Walter Chrysler was a man with definiteness of purpose. Chrysler began as a mechanic in a railroad shop in Salt Lake City, Utah. From his savings he had accumulated a little more than $4000, which he intended to use as a fund to set himself up in business. Looking around diligently he decided that the automobile business was an upcoming industry, so he determined to go into that field.
His entry into the business was dramatic and novel. His first move was one that shocked his friends and astounded his relatives, for it consisted in his investing all of his savings in an automobile. When the car arrived in Salt Lake City he gave his friends still another shock by proceeding to take it apart, piece by piece, until the parts were scattered all over the shop.

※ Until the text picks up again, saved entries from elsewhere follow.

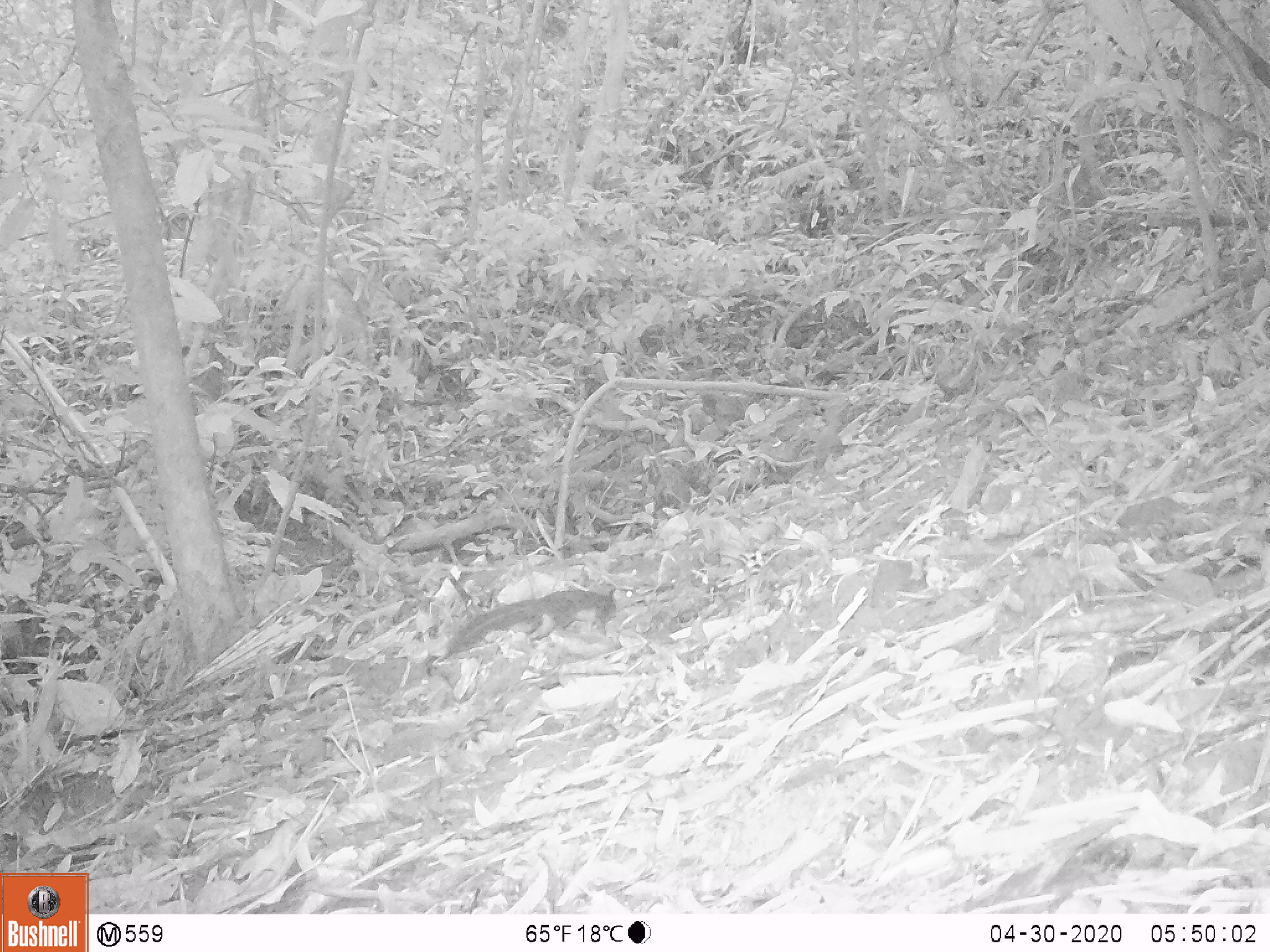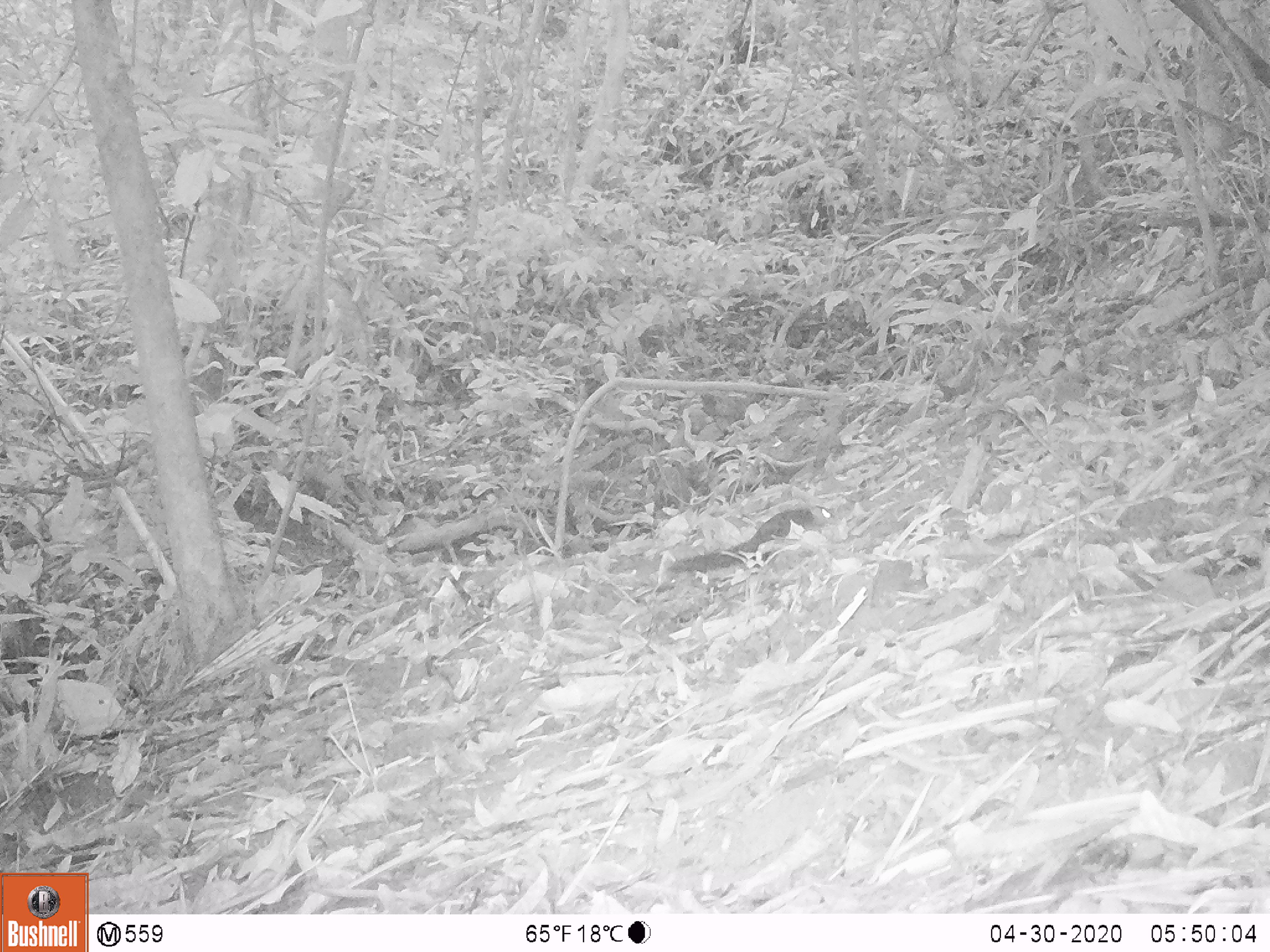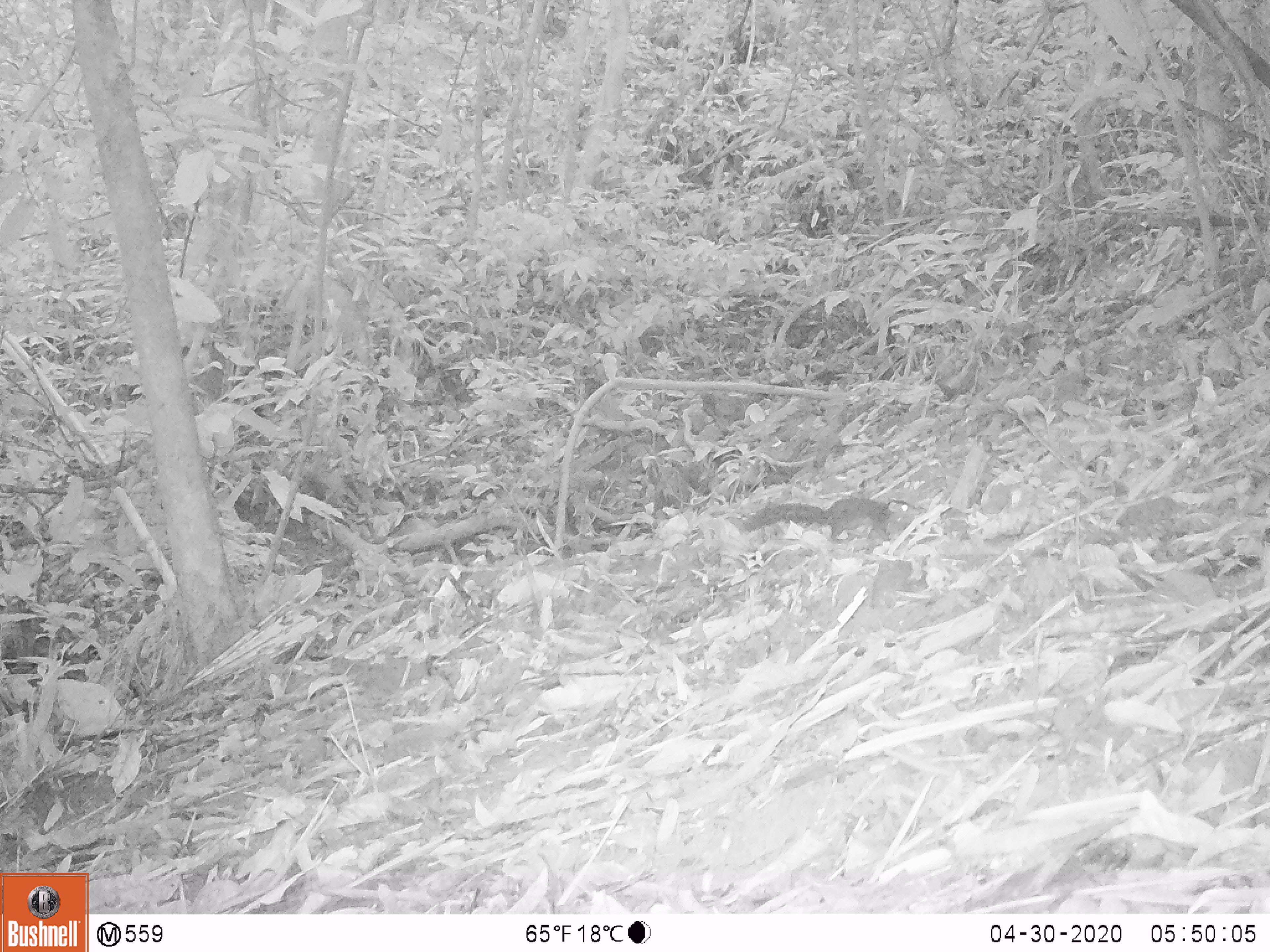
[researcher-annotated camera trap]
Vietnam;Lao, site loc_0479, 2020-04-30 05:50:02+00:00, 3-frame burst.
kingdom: Animalia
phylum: Chordata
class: Mammalia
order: Rodentia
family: Sciuridae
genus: Dremomys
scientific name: Dremomys rufigenis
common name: red-cheeked squirrel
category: red cheeked squirrel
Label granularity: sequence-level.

Then he began to put the parts together again. He repeated this operation so often that some of his friends thought he had lost his mind. That was because they did not understand his purpose. They saw what he was doing with the automobile, and it looked aimless and without purpose, but what they did not see was the plan that was taking form in Walter Chrysler’s mind.
He was making his mind “automobile conscious!” Saturating it with definiteness of purpose! He was observing carefully every detail of the car. When he was through with his job of tearing down his automobile and rebuilding it, he knew all of its good points and all of its weak ones. From that experience he began to design automobiles embodying all of the good points of the car he had bought and omitting all of its weaknesses. He did his job so thoroughly that when the Chrysler automobiles began to reach the market they became the sensation of the entire automobile industry.
His rise to fame and fortune were both rapid and definite, because he knew where he was going before he started out, and he prepared himself with painstaking accuracy for the journey.